EXTRAIT DU TEXTE
-*-

La dernière partie, Nord, évoque avec amertume l’hiver de l’homme et de la nature, le nadir de la vie, « le temps du vent noir », la fin où tout gèle. Le poète se retire dans la solitude de sa chambre, entouré de livres et d’objets familiers, s’abandonne au rêve et aux souvenirs délivrés par sa mémoire affective. C’est un temps de souffrance, mais sans désespérance, car un sentiment d’espoir l’anime, de voir triompher la vie.
La profonde sensibilité du poète, son goût de la contemplation du paysage se concertent avec la réflexion lucide d’un intellectuel qui nourrit sans cesse son inspiration de son vécu et du trésor culturel universel. Parfois les résonances de ses lectures poétiques transparaissent dans ses poèmes par son désir de rappeler un poète, Paul Verlaine, pour la musique de ses vers et la volonté d’imprimer la même harmonie musicale à son texte en prose : « Laisse le vent mauvais emporter avec lui les jours anciens que nul ne pleure. Et demeure. ».

-*-

DONNÉES EXTRAITES
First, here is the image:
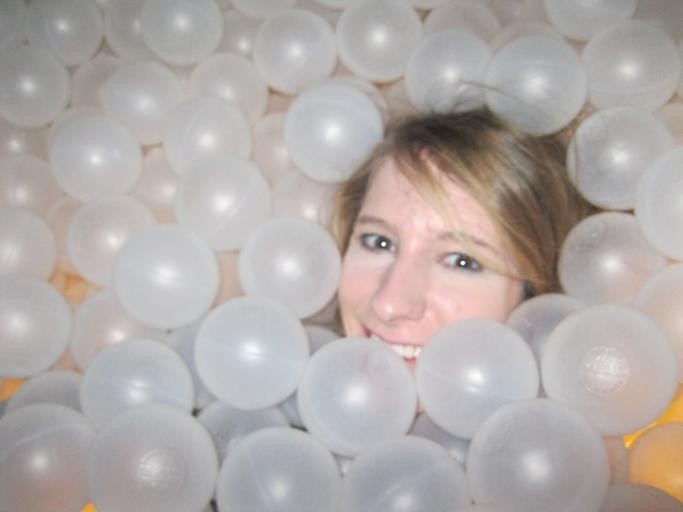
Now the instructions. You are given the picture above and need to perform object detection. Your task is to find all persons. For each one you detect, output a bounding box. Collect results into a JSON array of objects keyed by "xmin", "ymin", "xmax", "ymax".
[{"xmin": 335, "ymin": 107, "xmax": 600, "ymax": 410}]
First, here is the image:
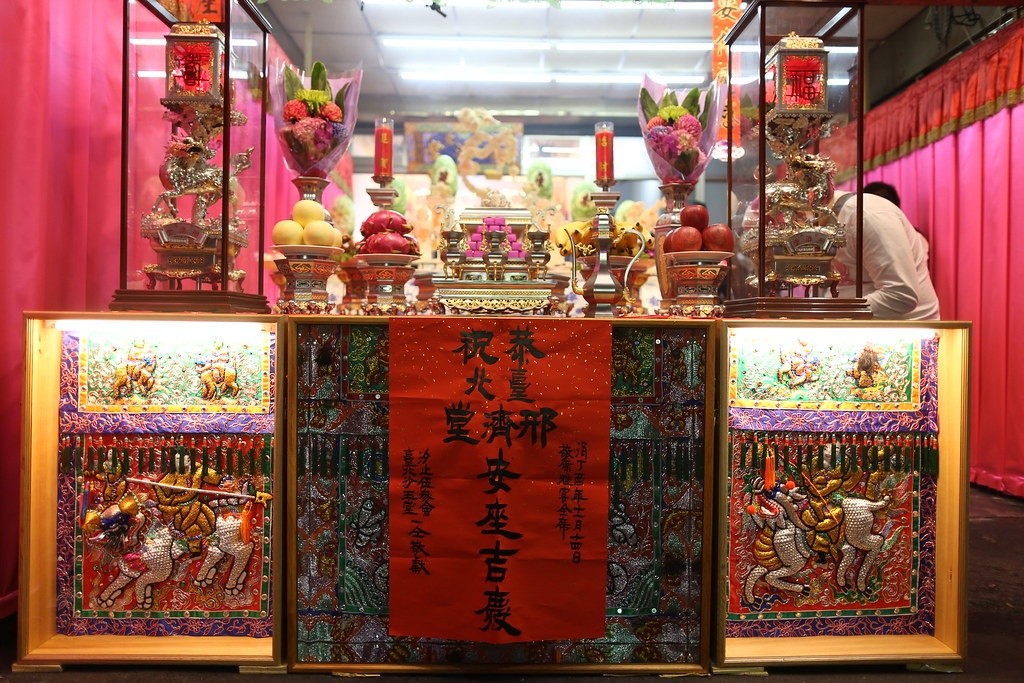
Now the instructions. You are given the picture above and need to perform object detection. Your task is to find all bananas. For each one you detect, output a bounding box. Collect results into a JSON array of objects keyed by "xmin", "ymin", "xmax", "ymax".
[{"xmin": 556, "ymin": 216, "xmax": 656, "ymax": 258}]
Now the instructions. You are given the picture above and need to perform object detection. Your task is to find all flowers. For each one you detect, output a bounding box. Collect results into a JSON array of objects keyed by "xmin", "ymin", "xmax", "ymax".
[
  {"xmin": 637, "ymin": 76, "xmax": 727, "ymax": 181},
  {"xmin": 269, "ymin": 59, "xmax": 363, "ymax": 175}
]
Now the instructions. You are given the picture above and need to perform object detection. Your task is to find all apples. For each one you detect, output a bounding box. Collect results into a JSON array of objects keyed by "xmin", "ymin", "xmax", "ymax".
[
  {"xmin": 663, "ymin": 204, "xmax": 734, "ymax": 252},
  {"xmin": 272, "ymin": 199, "xmax": 343, "ymax": 249}
]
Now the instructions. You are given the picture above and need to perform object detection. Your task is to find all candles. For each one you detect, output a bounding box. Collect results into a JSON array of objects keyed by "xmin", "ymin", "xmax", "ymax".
[
  {"xmin": 374, "ymin": 116, "xmax": 393, "ymax": 177},
  {"xmin": 595, "ymin": 122, "xmax": 614, "ymax": 179}
]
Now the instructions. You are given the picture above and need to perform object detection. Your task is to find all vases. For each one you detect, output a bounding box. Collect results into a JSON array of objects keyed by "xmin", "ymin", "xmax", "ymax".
[
  {"xmin": 288, "ymin": 177, "xmax": 335, "ymax": 227},
  {"xmin": 653, "ymin": 183, "xmax": 697, "ymax": 310}
]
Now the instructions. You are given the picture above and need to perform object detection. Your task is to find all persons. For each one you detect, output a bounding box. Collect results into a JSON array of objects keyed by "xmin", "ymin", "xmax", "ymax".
[{"xmin": 819, "ymin": 181, "xmax": 941, "ymax": 321}]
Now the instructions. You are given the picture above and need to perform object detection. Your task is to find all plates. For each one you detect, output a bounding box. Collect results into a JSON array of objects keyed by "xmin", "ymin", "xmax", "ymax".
[
  {"xmin": 662, "ymin": 252, "xmax": 734, "ymax": 263},
  {"xmin": 271, "ymin": 244, "xmax": 344, "ymax": 257},
  {"xmin": 354, "ymin": 254, "xmax": 420, "ymax": 263},
  {"xmin": 577, "ymin": 256, "xmax": 638, "ymax": 265}
]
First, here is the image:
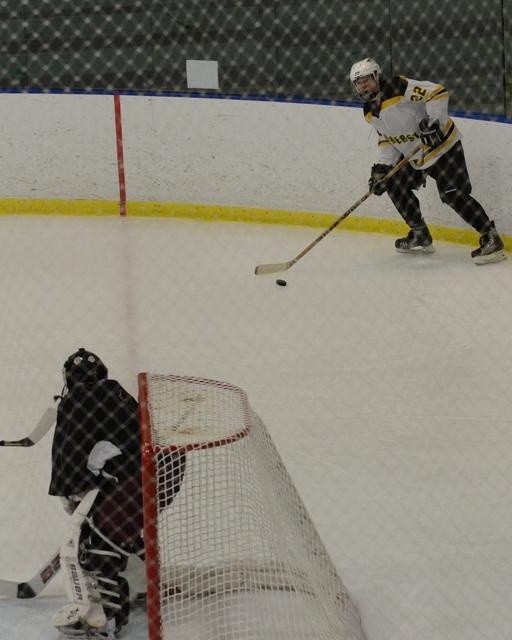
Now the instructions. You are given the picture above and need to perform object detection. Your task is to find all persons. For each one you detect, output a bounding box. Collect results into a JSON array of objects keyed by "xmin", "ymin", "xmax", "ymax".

-*-

CONSIGNE
Citez fidèlement le passage de l'extrait consacré au poète, en partant de « La dernière partie, Nord, évoque » et en allant jusqu'à « triompher la vie. ».

RÉPONSE
La dernière partie, Nord, évoque avec amertume l’hiver de l’homme et de la nature, le nadir de la vie, « le temps du vent noir », la fin où tout gèle. Le poète se retire dans la solitude de sa chambre, entouré de livres et d’objets familiers, s’abandonne au rêve et aux souvenirs délivrés par sa mémoire affective. C’est un temps de souffrance, mais sans désespérance, car un sentiment d’espoir l’anime, de voir triompher la vie.